● PAGE EXCERPT:
++++++

# Hot call???



## Weasel (Jun 18, 2012)

This one is Osage Orange with a Bloodwood band under the stainless band. The flames are lazer cut through the band so the Bloodwood shows through. I looks really nice in person. It was a real tough one to fit, but it came out better than I had ever thought possible. The mouthpiece is tenon fitted and extends into the barrel. The entire call is sanded to 1500 grit, finished, polished and waxed inside and out.





































$40 to anywhere in the U.S. I'll pay the postage. Thanks for looking!


----------



## pantherarms99 (Nov 2, 2011)

Very nice call


----------



## Rick Howard (Feb 25, 2012)

Nice call Weasel. What is the voice?


----------



## jawbreaker (Oct 30, 2012)

Weasel, I really like the bands you put on your calls, I may have to find some for the calls I make, I have used some anadized calls but they don't look as nice as those.


----------



## Weasel (Jun 18, 2012)

Thanks for the kind words. This call is sold.

Oh, jawbreaker. You really don't want to put those bands on your calls. People like the original ideas. I'm sure you can come up with ideas of your own.


----------



## jawbreaker (Oct 30, 2012)

I don't want thos bands, I just want nicer bands than what I have used in the past. Here's what I've used










I like them but I think a good stainless or brass band looks nicer.


----------



## Weasel (Jun 18, 2012)

++++++

● GIVEN MATERIAL:
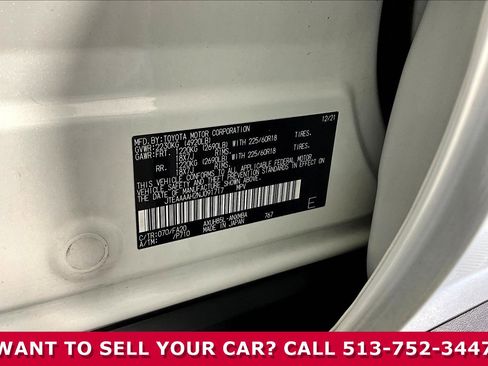 Used 2022 Toyota Venza LE AWD/4WD image 19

++++++

● TASK INSTRUCTIONS:
Translate this sentence from the forum thread about the hot call into Spanish: "It was a real tough one to fit, but it came out better than I had ever thought possible."

● REPLY TO THE EXERCISE:
Fue realmente difícil de ajustar, pero quedó mejor de lo que jamás había creído posible.